We didn’t have to worry about our mics picking anything up at that point, because the audience was clapping so hard, they wouldn’t have heard it anyway.
“What do you mean, what am I doing here?” Michael asked with a grin. “Did you really think I was going to stand idly by while you kissed another guy?”
Which was right when J.P. walked past us, and went, “Hey, man. Good one,” and held out his palm, which Michael lightly slapped.
“Wait,” I said. “What’s going on here?”
Which was when Lilly stepped up and draped an arm around my neck.
“Oh, POG,” she said. “Chill out.”
Then she went on to describe how she and her brother—with J.P.’s help—concocted this plan to have Michael and J.P. switch places during the finale, so Michael, not J.P., could be the one who kissed me.
And that’s precisely what they did.
How they managed to do so behind my back, though, I will never know.

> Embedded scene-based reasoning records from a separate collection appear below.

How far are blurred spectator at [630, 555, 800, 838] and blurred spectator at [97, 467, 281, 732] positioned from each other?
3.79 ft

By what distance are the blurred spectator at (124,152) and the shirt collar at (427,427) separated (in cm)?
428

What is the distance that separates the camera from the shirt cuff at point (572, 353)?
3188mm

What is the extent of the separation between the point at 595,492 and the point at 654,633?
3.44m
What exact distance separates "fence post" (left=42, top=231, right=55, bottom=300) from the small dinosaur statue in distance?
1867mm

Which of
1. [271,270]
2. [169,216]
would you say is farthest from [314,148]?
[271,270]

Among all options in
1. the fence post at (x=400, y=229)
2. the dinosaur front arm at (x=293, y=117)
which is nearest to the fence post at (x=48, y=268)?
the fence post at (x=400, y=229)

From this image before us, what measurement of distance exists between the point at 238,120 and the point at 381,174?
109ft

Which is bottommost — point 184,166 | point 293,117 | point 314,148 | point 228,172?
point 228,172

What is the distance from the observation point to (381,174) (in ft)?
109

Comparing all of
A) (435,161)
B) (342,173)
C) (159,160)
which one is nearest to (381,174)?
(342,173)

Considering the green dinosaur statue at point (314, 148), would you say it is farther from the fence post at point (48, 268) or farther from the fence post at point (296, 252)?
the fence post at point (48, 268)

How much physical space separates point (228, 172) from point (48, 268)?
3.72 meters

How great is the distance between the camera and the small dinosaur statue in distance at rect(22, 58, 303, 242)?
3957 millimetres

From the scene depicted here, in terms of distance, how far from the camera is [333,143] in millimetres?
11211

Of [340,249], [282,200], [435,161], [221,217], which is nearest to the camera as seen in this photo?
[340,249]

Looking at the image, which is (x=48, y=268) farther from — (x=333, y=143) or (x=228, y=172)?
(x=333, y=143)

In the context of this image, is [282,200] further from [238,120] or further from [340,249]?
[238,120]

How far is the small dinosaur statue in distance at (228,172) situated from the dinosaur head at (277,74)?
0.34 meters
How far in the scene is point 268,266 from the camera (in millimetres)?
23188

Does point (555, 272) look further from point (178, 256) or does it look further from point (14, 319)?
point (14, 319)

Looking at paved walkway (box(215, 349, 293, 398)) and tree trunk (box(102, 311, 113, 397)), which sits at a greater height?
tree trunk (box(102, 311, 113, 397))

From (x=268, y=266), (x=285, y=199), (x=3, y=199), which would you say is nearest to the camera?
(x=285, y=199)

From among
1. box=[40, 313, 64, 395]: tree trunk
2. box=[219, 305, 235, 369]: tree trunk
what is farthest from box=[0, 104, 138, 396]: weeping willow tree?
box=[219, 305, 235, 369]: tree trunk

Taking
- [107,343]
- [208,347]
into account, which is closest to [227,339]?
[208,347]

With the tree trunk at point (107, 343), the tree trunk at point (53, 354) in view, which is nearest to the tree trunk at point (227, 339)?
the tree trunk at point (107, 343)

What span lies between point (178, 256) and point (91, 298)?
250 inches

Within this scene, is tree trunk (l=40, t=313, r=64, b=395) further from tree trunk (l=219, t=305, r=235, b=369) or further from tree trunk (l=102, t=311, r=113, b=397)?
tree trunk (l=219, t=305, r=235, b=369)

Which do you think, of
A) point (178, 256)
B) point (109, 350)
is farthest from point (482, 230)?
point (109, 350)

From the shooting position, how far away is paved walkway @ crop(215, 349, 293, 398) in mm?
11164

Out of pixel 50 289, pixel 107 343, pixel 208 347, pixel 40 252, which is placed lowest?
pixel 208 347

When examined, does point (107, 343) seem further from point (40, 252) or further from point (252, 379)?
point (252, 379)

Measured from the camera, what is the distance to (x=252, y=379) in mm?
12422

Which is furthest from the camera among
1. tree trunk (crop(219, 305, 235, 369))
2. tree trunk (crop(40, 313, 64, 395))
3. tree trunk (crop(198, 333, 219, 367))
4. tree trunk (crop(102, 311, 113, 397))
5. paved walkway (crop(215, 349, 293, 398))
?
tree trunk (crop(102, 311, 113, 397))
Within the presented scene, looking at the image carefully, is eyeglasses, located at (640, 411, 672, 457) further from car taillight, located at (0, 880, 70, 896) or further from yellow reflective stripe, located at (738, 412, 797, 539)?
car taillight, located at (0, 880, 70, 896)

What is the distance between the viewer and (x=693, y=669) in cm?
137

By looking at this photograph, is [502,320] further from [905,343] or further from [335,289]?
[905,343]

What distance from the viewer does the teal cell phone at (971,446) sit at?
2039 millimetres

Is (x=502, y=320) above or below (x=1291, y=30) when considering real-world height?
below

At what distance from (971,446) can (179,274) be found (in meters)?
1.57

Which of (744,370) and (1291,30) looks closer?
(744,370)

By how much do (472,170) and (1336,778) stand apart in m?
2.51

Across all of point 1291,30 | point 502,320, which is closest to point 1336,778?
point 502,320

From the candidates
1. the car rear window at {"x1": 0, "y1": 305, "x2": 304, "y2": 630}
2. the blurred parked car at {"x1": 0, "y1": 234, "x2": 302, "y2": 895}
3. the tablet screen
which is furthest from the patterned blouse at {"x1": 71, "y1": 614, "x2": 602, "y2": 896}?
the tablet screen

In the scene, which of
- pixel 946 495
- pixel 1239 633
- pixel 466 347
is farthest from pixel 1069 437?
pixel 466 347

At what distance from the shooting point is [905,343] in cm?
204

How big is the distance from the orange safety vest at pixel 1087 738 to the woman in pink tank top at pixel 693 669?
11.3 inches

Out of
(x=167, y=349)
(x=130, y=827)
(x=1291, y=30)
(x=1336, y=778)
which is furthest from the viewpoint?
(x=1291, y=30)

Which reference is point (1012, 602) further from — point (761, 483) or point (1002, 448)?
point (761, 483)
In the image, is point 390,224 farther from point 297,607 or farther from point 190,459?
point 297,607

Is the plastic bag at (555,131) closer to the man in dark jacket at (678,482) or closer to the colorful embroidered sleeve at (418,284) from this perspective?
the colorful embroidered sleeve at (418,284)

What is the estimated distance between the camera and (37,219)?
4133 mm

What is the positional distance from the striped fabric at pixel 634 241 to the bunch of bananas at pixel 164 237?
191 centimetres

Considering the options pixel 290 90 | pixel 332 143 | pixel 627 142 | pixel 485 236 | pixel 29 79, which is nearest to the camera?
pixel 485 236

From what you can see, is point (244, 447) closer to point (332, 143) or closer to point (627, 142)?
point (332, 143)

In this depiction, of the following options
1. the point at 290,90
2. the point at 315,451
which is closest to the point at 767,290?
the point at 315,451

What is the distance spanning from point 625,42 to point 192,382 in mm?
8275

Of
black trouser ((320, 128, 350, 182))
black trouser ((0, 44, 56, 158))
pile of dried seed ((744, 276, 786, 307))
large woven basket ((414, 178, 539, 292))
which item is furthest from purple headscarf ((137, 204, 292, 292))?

I mean, seriously.
“Does this mean you forgive me for the sexy-dance thing?” I asked Michael, after we’d been de-miked and de-braided and we were alone in one of the wings backstage, while offstage, everyone else was getting congratulated by their family—or meeting the celebrities of their dreams.
But what did I need with celebrities, when the person I looked up to most in the world was standing RIGHT THERE IN FRONT OF ME?
“Yes, I forgive you for the sexy-dance thing,” Michael said, his arms tight around me. “If you’ll forgive me for having been such an absentee boyfriend lately.”
“It’s not your fault. You were upset about your parents. I totally understand.”
To which he replied simply, “Thanks.”